I need to convert the string This <span style="font-size: 16px;" style="color: red;">is</span> a test.
to This <span style="font-size: 16px; color: red;">is</span> a test.
There's also the possibility that there could be more than two matches or that there could be a style
, then a class
, then another style
, and the style
s would need to be combined.

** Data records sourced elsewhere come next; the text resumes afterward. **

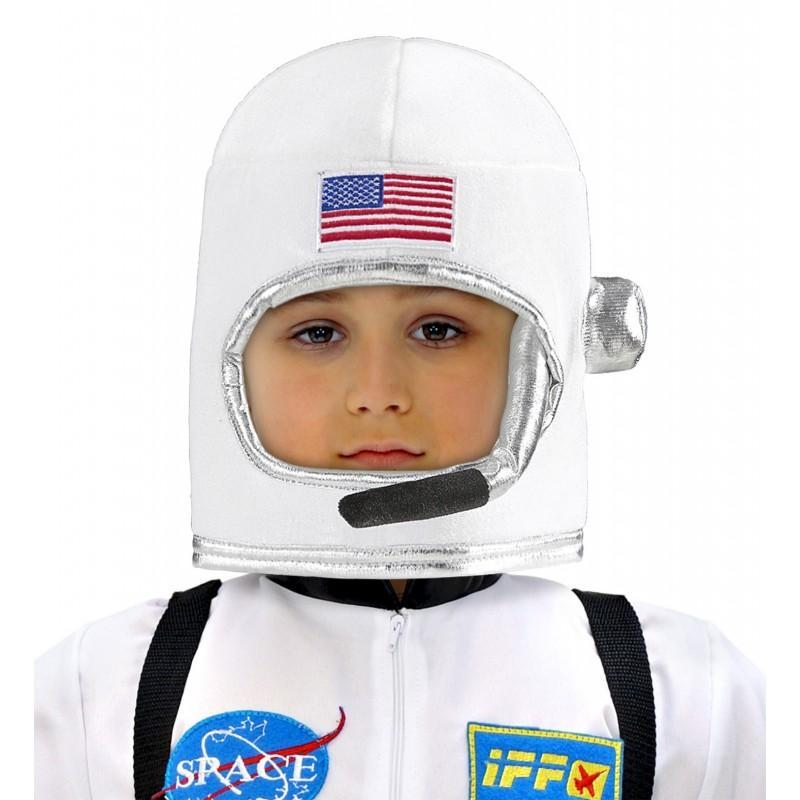 plastic astronaut helmet - 800×800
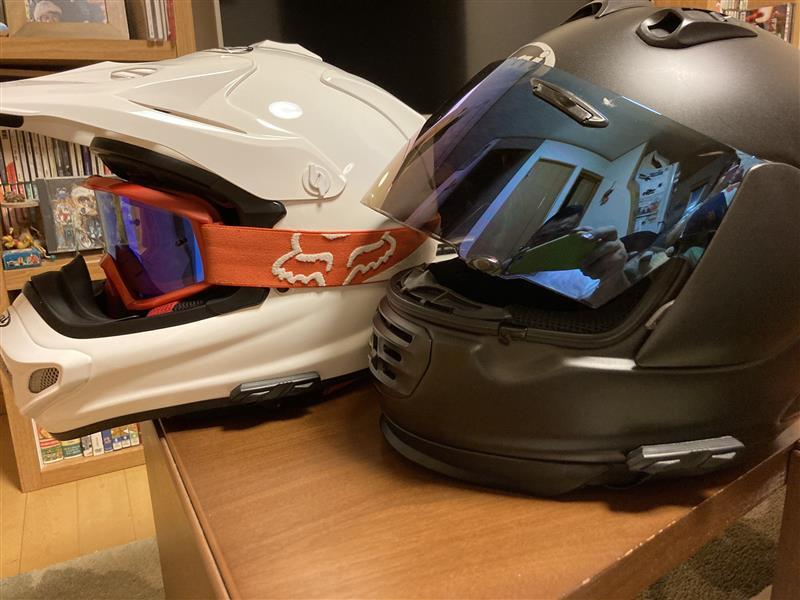 ヘルメットインカム設置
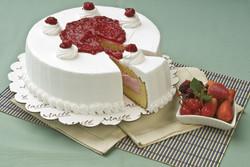 Torta de helado de frutos rojos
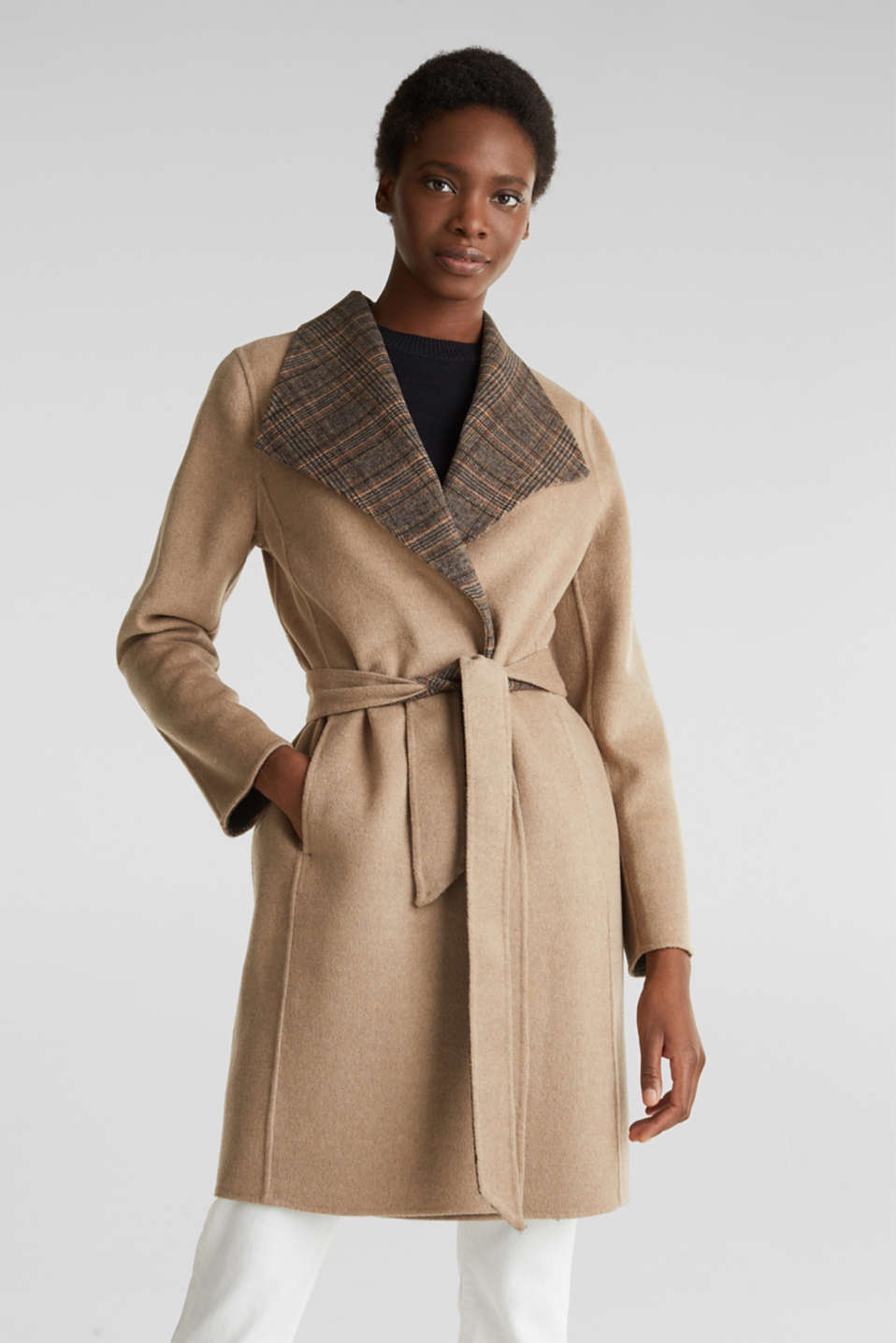 Made of blended wool: Coat with check details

And they won't always be span
s
Unfortunately Tidy isn't an option as it is more over-bearing in it's cleaning than this project can accommodate.
Going the DOM document route won't work since multiple style attributes isn't valid, so it only gets the contents of the first one.
I'd like to do it with preg_replace, but getting just the matches from one tag is proving to be quite difficult.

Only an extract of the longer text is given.